#### Compito A
Stabilisci se le affermazioni seguenti concordano con il brano dato, rispondendo sì o no a ciascuna e citando le parole del brano che lo decidono: (i) Giovanni si sente il portatore della salvezza; (ii) le opere devono nascere dal cuore degli uomini; (iii) le opere possono fare da alternativa alla fede.

#### Brano dato
Sappiamo bene come Giovanni materializza in maniera radicale il suo messaggio, ma non per questo si sente lui il portatore della salvezza, che viene dallo Spirito. Ma i tempi stringono e dopo di lui viene uno più forte di lui, per questo è urgente fare “opere degne della conversione”, senza presentare credenziali di appartenenza o di osservanza in nome di Abramo (cfr. Lc 3,8).
Sì, ci vogliono le opere, che non siano però “opere morte” ma “della fede in Dio” (cfr. Eb 9,14): che nascano cioè “dal di dentro, cioè dal cuore degli uomini” (Mc 7,21). Le opere devono essere la dimostrazione della fede, non la sua dispensa o alternativa: ”Ed io con le mie opere ti mostrerò la mia fede” (Gc 2,18).

#### Voci dei dati

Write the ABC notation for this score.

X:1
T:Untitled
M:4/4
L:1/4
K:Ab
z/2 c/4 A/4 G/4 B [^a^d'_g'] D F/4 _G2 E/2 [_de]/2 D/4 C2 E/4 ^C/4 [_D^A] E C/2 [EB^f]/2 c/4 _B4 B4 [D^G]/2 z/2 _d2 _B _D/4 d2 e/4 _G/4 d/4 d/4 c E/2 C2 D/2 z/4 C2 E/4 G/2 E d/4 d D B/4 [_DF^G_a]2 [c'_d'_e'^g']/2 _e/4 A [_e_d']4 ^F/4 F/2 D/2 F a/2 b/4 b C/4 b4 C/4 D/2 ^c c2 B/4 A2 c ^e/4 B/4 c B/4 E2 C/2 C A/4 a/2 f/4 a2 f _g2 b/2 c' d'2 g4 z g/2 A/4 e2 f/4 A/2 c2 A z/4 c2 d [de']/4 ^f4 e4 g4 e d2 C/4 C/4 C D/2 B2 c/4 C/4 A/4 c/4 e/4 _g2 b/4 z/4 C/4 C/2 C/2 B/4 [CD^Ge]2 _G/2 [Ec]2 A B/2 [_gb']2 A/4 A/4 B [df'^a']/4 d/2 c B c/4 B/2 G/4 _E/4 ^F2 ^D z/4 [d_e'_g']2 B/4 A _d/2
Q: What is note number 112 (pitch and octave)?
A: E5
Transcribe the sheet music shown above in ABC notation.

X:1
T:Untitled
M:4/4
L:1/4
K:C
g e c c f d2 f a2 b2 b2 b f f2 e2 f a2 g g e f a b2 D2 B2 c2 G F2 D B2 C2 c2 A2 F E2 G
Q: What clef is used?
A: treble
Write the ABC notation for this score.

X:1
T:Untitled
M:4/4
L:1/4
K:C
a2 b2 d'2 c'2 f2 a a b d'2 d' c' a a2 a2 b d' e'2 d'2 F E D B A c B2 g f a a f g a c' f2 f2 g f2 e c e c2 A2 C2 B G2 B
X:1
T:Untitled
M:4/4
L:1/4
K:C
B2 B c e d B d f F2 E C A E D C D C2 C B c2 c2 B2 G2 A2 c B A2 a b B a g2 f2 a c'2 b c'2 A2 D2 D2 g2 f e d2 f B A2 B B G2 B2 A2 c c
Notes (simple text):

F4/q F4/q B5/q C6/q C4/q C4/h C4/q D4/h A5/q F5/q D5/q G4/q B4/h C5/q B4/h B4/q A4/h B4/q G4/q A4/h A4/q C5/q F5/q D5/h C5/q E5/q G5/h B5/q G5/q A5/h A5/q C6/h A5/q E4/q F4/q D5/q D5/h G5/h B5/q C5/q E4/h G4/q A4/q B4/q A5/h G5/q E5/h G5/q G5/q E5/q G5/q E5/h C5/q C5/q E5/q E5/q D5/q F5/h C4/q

#### Compito B
Riscrivi come elenco numerato tutte le righe delle voci, escludendo quelle vuote.

#### Risposta completa A
(i) No: "non per questo si sente lui il portatore della salvezza, che viene dallo Spirito".
(ii) Sì: "che nascano cioè “dal di dentro, cioè dal cuore degli uomini”".
(iii) No: "Le opere devono essere la dimostrazione della fede, non la sua dispensa o alternativa".

#### Risposta completa B
1. Write the ABC notation for this score.
2. X:1
3. T:Untitled
4. M:4/4
5. L:1/4
6. K:Ab
7. z/2 c/4 A/4 G/4 B [^a^d'_g'] D F/4 _G2 E/2 [_de]/2 D/4 C2 E/4 ^C/4 [_D^A] E C/2 [EB^f]/2 c/4 _B4 B4 [D^G]/2 z/2 _d2 _B _D/4 d2 e/4 _G/4 d/4 d/4 c E/2 C2 D/2 z/4 C2 E/4 G/2 E d/4 d D B/4 [_DF^G_a]2 [c'_d'_e'^g']/2 _e/4 A [_e_d']4 ^F/4 F/2 D/2 F a/2 b/4 b C/4 b4 C/4 D/2 ^c c2 B/4 A2 c ^e/4 B/4 c B/4 E2 C/2 C A/4 a/2 f/4 a2 f _g2 b/2 c' d'2 g4 z g/2 A/4 e2 f/4 A/2 c2 A z/4 c2 d [de']/4 ^f4 e4 g4 e d2 C/4 C/4 C D/2 B2 c/4 C/4 A/4 c/4 e/4 _g2 b/4 z/4 C/4 C/2 C/2 B/4 [CD^Ge]2 _G/2 [Ec]2 A B/2 [_gb']2 A/4 A/4 B [df'^a']/4 d/2 c B c/4 B/2 G/4 _E/4 ^F2 ^D z/4 [d_e'_g']2 B/4 A _d/2
8. Q: What is note number 112 (pitch and octave)?
9. A: E5
10. Transcribe the sheet music shown above in ABC notation.
11. X:1
12. T:Untitled
13. M:4/4
14. L:1/4
15. K:C
16. g e c c f d2 f a2 b2 b2 b f f2 e2 f a2 g g e f a b2 D2 B2 c2 G F2 D B2 C2 c2 A2 F E2 G
17. Q: What clef is used?
18. A: treble
19. Write the ABC notation for this score.
20. X:1
21. T:Untitled
22. M:4/4
23. L:1/4
24. K:C
25. a2 b2 d'2 c'2 f2 a a b d'2 d' c' a a2 a2 b d' e'2 d'2 F E D B A c B2 g f a a f g a c' f2 f2 g f2 e c e c2 A2 C2 B G2 B
26. X:1
27. T:Untitled
28. M:4/4
29. L:1/4
30. K:C
31. B2 B c e d B d f F2 E C A E D C D C2 C B c2 c2 B2 G2 A2 c B A2 a b B a g2 f2 a c'2 b c'2 A2 D2 D2 g2 f e d2 f B A2 B B G2 B2 A2 c c
32. Notes (simple text):
33. F4/q F4/q B5/q C6/q C4/q C4/h C4/q D4/h A5/q F5/q D5/q G4/q B4/h C5/q B4/h B4/q A4/h B4/q G4/q A4/h A4/q C5/q F5/q D5/h C5/q E5/q G5/h B5/q G5/q A5/h A5/q C6/h A5/q E4/q F4/q D5/q D5/h G5/h B5/q C5/q E4/h G4/q A4/q B4/q A5/h G5/q E5/h G5/q G5/q E5/q G5/q E5/h C5/q C5/q E5/q E5/q D5/q F5/h C4/q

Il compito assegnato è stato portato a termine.